Après son départ, Roland demanda à Rossignol :
– « Ais-je vraiment mauvaise mine ? »
– « Non, vous avez l’air plutôt bien », répondit la sorcière après brève réflexion. « Mais depuis quelque temps, vous rêvez en plein jour. Cela serait-il dû à l’Érosion du Monde des Rêves ? »
– « Les changements qui se produisent dans ce monde ne peuvent pas vraiment m’affecter », expliqua Roland. « Je me pose simplement des questions sur certaines choses après coup. Rien d’inquiétant. »
– « C’est bon à savoir », dit Rossignol avec une moue.
Cela faisait déjà quatre jours qu’il avait quitté le Monde des Rêves. Si Fanny était parvenue à localiser le siège de l’association, Line n’avait pas réussi à s’y introduire. Jamais elle n’avait vu pareil endroit. Même sous terre, il lui était impossible de trouver une cachette et des bandes lumineuses brillaient en permanence sur sa tête. Elle avait beau attendre, elles ne s’éteignaient pas.

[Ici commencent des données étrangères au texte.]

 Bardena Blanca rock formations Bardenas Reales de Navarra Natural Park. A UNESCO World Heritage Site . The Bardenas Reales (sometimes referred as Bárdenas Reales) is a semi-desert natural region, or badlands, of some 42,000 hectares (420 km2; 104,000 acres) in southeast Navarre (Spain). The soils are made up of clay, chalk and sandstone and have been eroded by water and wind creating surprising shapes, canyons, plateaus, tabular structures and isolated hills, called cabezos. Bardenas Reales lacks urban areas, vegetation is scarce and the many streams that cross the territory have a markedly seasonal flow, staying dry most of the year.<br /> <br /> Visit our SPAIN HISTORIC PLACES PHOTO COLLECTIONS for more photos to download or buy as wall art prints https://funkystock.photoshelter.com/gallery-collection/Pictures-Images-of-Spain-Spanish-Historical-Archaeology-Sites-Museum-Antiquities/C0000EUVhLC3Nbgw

Découragée, elle était allée jusqu’à demander à Roland de la punir pour avoir failli à sa mission, ce que le Roi, bien entendu, avait refusé.
Le projet ludique du lendemain s’était parfaitement déroulé. Roland avait emmené d’autres sorcières de Taquila dans le Monde des Rêves, mais ce qu’il avait vu et entendu au quartier général ce jour-là le troublait énormément.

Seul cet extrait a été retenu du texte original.